GoogleX exec: Where Google went wrong with Glass | Wearable Tech and the Internet of Things (Iot) | Scoop.it
Google botched its wearable, Google Glass, and now the director of GoogleX labs is openly talking about it.

Via TechinBiz
Richard Platt's insight:
Astro Teller, Google’s director of its research arm, GoogleX, said the company made mistakes with Glass. They needed to work out its wearable’s battery and privacy issues, and address miscommunications about the state of the project.. Even when it was being sold to early testers for $1,500, was never close to being ready for official sale. It’s a prototype and still solidly in the experimental phase. Even though its executives and its PR people were repeatedly putting timeframes on an official Glass release.Teller said Google did one good thing it launched the project but it also did one thing wrong. - “The bad decision was that we allowed and sometimes even encouraged too much attention for the program,” he said. “Instead of people seeing the Explorer devices as learning devices, Glass began to be talked about as if it were a fully baked consumer product. The device was being judged and evaluated in a very different context than we intended.” - That tactic frustrated a lot of early adopters
Gerard Brown's curator insight, March 21, 2015 2:05 AM

nice

Tom Bryon's curator insight, March 25, 2015 3:35 AM

"Google had the sizzle, they just didn't have the steak".

Technology will surely experience some form of metamorphosis, Google is pushing another form of wearable technology, possibly we could see this as the mainstream form of communication. It hasn't picked up the momentum it needs yet, but as its usability increases and new needs arise, that may change.

"The device still has a good shot. If you’re not failing, you’re not trying hard enough.”

QindredCam's curator insight, April 1, 2015 3:25 PM

Privacy and battery life; these are two of the key challenges for wearable recording devices.

□ □ □

## [Tasks to complete]
**1.** Translate this sentence from the Google Glass excerpt into Spanish: "It’s a prototype and still solidly in the experimental phase."
**2.** Decide whether each statement agrees with the Google Glass excerpt. Answer yes or no and quote the words that decide it.
(a) Astro Teller is the director of GoogleX.
(b) Early testers paid $1,500 for Glass.
(c) Teller said the program received too little attention.
**3.** Duplicate the part of the Google Glass excerpt from "Tom Bryon's curator" up to and including "that may change.".
The lines that follow have no connection to the Google Glass excerpt.

## [Source material]

□ □ □

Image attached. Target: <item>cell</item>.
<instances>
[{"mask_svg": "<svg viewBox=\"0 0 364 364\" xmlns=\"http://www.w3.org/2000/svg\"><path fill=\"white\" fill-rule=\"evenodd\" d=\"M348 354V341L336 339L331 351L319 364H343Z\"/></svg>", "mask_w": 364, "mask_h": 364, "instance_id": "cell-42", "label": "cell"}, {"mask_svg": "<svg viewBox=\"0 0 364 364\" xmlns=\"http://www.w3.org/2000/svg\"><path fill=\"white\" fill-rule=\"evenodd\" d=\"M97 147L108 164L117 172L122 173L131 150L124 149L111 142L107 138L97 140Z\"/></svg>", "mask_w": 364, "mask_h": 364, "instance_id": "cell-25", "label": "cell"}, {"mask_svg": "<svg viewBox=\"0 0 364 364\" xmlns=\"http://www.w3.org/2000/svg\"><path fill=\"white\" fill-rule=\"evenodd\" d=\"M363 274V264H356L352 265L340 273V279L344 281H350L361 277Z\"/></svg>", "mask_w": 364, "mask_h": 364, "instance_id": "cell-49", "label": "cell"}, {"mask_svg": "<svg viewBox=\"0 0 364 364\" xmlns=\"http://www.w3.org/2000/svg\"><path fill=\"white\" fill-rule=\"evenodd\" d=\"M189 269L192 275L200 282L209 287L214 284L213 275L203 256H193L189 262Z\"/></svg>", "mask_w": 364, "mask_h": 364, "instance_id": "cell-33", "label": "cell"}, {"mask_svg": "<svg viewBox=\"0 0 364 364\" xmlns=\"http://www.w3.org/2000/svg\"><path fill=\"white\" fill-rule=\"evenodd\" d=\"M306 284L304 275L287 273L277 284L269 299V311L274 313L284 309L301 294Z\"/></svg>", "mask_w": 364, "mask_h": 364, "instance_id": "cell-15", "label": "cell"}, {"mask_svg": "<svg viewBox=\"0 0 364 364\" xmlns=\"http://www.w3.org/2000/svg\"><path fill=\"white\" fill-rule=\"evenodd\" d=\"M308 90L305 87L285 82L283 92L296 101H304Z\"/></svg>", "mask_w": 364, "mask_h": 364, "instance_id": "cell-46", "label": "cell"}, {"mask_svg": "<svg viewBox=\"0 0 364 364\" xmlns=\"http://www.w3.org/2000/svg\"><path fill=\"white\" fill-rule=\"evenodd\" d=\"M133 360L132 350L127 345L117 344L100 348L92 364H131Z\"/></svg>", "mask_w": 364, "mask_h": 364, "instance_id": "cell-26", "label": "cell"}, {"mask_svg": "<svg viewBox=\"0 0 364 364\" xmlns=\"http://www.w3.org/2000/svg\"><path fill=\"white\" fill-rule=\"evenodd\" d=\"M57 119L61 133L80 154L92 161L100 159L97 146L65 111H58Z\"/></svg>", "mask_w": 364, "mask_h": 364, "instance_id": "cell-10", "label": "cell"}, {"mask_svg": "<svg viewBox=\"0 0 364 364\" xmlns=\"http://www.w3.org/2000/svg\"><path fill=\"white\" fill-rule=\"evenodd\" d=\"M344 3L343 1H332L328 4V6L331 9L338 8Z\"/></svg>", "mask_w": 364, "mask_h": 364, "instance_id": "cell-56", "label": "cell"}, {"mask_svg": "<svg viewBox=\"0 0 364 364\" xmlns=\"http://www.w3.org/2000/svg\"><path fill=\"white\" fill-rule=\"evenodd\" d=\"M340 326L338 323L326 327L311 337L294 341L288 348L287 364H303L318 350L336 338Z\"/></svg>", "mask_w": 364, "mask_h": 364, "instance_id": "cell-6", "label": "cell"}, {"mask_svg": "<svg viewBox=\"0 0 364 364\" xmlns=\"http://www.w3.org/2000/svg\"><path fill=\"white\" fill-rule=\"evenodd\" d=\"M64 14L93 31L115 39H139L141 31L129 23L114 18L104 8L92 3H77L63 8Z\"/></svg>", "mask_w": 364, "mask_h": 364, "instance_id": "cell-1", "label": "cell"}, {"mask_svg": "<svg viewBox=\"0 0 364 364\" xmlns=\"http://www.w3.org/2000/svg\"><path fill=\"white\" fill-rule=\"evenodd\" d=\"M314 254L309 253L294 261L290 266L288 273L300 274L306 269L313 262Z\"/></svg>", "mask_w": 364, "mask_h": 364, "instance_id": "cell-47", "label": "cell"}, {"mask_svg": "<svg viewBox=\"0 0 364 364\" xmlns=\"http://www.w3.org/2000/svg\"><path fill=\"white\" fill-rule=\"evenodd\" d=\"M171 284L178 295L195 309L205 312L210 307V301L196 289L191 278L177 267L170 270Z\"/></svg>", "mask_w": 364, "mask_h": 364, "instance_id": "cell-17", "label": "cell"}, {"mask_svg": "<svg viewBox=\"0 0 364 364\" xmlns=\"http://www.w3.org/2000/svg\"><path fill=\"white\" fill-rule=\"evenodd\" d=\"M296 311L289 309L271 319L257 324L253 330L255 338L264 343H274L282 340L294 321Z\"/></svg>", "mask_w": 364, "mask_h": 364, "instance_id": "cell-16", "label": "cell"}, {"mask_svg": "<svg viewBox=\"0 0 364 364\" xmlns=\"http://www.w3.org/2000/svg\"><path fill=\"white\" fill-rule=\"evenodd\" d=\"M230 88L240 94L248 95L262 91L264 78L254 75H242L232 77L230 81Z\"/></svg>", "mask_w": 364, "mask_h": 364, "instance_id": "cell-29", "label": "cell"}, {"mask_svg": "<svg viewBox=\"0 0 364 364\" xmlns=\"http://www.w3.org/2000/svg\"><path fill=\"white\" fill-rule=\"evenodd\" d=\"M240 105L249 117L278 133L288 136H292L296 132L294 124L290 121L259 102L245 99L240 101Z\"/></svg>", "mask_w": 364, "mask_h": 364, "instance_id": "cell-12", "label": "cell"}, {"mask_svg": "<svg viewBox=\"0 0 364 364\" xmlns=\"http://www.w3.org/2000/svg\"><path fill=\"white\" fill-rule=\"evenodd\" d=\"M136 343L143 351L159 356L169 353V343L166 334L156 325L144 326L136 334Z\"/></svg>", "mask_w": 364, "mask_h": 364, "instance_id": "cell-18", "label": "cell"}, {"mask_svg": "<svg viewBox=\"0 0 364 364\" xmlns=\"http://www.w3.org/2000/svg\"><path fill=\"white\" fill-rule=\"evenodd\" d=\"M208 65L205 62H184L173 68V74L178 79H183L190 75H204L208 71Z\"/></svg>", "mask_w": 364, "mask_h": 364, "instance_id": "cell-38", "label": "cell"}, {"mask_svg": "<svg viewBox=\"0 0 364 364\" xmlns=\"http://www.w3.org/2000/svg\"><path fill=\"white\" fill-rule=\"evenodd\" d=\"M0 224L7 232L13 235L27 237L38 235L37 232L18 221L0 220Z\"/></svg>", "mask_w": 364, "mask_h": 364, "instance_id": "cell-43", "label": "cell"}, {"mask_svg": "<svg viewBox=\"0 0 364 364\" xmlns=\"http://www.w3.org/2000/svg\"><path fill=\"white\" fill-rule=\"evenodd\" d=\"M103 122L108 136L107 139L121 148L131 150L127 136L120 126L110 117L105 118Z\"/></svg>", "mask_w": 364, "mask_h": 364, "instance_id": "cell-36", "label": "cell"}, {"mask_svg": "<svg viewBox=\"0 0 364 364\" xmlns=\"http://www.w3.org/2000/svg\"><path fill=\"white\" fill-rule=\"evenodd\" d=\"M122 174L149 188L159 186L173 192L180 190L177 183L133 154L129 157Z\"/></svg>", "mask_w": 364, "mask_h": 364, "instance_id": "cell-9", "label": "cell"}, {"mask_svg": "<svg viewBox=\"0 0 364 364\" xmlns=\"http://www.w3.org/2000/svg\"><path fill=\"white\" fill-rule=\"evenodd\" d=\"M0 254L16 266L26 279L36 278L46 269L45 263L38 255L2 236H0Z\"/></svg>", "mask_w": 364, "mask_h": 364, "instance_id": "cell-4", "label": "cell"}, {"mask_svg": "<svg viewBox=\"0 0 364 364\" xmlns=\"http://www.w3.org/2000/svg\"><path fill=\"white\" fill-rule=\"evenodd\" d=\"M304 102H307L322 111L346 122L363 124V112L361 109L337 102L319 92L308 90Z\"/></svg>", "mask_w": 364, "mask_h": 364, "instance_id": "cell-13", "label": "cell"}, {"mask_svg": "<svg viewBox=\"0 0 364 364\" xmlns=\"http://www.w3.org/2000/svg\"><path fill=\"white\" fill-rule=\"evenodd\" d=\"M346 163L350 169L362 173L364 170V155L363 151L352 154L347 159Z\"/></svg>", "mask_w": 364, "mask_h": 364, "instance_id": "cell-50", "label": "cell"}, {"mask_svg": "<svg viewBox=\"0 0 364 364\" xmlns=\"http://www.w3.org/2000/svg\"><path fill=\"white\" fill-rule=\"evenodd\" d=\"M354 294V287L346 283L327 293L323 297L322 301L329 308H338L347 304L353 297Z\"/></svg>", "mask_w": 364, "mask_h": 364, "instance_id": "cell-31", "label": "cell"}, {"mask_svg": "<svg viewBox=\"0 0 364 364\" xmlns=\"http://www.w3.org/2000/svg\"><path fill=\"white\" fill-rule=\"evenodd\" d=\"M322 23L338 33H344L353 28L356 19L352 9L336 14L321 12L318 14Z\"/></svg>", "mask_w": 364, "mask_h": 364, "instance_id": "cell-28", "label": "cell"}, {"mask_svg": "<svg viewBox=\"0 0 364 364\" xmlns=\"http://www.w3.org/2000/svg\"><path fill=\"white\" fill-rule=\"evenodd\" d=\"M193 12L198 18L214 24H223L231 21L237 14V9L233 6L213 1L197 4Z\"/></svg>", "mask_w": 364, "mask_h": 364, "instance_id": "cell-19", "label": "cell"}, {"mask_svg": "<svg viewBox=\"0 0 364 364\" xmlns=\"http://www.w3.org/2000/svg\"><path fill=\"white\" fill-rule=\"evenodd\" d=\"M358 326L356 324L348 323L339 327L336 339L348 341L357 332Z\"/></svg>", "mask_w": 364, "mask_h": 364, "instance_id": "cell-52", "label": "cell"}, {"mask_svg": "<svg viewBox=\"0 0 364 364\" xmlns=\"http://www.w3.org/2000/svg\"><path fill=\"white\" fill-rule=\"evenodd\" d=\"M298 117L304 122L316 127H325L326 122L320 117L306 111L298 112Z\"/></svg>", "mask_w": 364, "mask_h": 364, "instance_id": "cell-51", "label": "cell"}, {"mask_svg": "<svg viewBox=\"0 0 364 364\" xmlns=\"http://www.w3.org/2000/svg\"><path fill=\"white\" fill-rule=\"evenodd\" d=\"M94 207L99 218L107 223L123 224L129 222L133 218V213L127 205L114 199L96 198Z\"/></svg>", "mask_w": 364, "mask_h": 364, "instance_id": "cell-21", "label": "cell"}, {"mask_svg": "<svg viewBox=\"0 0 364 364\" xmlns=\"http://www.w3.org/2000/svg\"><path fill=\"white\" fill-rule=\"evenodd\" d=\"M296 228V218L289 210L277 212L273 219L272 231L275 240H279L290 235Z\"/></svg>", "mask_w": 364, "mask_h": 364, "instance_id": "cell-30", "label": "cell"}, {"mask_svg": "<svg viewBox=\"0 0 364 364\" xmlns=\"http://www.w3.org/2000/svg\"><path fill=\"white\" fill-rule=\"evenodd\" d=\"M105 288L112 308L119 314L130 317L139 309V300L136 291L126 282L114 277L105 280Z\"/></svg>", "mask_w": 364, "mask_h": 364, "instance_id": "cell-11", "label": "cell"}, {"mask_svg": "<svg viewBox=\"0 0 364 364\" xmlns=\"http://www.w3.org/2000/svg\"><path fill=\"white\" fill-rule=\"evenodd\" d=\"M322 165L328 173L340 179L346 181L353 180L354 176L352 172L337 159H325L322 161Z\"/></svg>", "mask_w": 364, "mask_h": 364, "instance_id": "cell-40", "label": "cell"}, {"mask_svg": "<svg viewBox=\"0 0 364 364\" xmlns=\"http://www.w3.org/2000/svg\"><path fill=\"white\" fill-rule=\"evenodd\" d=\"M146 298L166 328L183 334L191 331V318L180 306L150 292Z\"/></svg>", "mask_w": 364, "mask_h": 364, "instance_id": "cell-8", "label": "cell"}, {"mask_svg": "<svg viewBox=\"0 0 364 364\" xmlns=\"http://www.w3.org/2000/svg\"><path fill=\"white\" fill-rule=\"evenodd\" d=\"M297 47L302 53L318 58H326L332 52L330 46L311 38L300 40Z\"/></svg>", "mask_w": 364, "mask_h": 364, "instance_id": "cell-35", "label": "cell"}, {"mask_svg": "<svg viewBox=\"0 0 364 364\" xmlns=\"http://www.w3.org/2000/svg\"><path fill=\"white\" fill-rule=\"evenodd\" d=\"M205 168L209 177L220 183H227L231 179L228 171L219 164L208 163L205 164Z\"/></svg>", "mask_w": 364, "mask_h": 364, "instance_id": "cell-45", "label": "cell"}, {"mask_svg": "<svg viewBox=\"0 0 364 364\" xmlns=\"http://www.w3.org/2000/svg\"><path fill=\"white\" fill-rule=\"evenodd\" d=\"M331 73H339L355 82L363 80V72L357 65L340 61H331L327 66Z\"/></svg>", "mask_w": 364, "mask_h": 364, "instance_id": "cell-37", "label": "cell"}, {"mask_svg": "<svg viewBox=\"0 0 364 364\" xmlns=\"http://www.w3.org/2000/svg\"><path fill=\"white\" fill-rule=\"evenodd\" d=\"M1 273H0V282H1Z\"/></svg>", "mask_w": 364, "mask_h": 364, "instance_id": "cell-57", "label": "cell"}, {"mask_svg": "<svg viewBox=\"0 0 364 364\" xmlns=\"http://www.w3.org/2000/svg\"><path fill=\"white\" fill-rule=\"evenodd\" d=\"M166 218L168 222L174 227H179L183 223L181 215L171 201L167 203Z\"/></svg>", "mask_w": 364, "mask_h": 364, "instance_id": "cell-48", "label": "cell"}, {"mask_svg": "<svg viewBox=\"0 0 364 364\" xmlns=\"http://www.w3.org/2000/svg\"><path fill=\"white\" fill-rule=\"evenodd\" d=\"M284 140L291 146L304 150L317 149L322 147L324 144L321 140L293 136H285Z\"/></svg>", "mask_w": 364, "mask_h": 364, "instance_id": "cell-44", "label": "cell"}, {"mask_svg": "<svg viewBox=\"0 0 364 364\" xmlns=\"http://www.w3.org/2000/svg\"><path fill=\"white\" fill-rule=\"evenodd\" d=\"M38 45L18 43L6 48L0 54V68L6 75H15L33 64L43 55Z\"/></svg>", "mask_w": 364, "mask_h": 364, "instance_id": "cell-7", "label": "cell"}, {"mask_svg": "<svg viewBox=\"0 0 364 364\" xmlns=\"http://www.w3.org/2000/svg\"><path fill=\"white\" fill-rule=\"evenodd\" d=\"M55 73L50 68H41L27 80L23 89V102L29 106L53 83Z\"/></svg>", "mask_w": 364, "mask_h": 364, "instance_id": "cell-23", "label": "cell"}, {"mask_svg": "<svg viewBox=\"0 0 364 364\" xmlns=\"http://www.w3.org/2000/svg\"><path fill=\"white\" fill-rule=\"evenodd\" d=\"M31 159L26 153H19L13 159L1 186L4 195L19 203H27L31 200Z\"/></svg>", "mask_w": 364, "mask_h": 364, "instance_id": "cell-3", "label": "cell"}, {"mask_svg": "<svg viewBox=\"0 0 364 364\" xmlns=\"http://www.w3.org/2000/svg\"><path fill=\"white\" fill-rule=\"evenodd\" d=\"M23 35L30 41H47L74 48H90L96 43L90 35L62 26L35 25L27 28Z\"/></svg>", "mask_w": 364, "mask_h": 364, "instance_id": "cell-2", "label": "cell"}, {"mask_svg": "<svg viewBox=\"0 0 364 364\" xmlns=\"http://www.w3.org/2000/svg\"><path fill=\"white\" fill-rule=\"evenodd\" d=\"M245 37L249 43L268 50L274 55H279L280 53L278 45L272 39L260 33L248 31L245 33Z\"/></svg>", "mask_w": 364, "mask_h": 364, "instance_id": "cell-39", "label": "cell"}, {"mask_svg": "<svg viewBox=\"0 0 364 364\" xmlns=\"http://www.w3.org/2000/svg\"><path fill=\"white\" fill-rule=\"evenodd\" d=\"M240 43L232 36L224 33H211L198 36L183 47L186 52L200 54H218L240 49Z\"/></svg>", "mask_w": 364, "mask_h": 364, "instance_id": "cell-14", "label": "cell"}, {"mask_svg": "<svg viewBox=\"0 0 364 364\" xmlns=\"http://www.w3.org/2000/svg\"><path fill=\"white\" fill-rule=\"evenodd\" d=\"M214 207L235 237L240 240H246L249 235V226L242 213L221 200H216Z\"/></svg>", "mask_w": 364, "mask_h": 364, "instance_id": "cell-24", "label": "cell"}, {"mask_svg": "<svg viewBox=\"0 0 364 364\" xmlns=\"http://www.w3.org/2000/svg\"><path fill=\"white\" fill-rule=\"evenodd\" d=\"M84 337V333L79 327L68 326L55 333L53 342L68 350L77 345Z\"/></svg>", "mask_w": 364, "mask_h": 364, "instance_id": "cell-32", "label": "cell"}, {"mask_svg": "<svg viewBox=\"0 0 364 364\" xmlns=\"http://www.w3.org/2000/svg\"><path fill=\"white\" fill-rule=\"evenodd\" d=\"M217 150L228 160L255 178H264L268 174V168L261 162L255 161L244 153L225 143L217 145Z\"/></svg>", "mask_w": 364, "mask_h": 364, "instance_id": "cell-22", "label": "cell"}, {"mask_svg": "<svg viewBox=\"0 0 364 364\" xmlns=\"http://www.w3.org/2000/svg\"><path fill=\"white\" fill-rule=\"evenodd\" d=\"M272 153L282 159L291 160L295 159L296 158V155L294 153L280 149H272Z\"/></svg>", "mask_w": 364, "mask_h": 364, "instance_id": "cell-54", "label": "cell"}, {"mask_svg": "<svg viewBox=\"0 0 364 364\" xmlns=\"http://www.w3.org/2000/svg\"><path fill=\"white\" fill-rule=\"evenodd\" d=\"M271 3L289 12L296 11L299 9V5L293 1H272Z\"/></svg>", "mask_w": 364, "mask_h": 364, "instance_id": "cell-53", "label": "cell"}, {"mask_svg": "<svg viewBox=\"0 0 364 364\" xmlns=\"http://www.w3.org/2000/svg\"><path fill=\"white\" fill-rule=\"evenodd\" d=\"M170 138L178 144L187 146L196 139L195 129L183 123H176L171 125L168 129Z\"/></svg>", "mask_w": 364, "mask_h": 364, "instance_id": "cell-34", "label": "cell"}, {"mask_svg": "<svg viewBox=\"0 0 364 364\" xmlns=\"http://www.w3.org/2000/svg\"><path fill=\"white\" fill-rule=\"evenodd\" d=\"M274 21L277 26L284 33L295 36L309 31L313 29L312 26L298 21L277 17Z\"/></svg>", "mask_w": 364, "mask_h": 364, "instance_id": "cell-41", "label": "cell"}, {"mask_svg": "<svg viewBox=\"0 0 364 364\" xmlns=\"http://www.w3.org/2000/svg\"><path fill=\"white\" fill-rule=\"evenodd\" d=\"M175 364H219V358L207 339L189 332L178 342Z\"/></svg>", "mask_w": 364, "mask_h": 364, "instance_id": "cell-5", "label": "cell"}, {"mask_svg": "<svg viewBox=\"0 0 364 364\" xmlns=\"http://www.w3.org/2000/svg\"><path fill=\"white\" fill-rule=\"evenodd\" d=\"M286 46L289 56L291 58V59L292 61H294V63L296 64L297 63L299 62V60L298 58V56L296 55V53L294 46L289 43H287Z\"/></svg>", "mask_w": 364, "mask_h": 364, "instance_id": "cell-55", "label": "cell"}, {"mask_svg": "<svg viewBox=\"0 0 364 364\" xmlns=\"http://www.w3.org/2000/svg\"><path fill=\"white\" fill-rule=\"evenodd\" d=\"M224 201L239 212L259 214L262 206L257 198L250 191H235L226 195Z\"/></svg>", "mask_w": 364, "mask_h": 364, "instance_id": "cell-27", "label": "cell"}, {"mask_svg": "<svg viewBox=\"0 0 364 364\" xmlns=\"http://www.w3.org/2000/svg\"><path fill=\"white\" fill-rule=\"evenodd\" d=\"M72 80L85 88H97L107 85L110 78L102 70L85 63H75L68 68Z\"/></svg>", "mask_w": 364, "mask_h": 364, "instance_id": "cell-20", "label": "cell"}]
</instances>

□ □ □

## [Solutions to the exercise]
**1.** Es un prototipo y todavía está de lleno en la fase experimental.

**2.**
(a) Yes: "Astro Teller, Google’s director of its research arm, GoogleX"
(b) Yes: "Even when it was being sold to early testers for $1,500"
(c) No: "The bad decision was that we allowed and sometimes even encouraged too much attention for the program"

**3.**
Tom Bryon's curator insight, March 25, 2015 3:35 AM

"Google had the sizzle, they just didn't have the steak".

Technology will surely experience some form of metamorphosis, Google is pushing another form of wearable technology, possibly we could see this as the mainstream form of communication. It hasn't picked up the momentum it needs yet, but as its usability increases and new needs arise, that may change.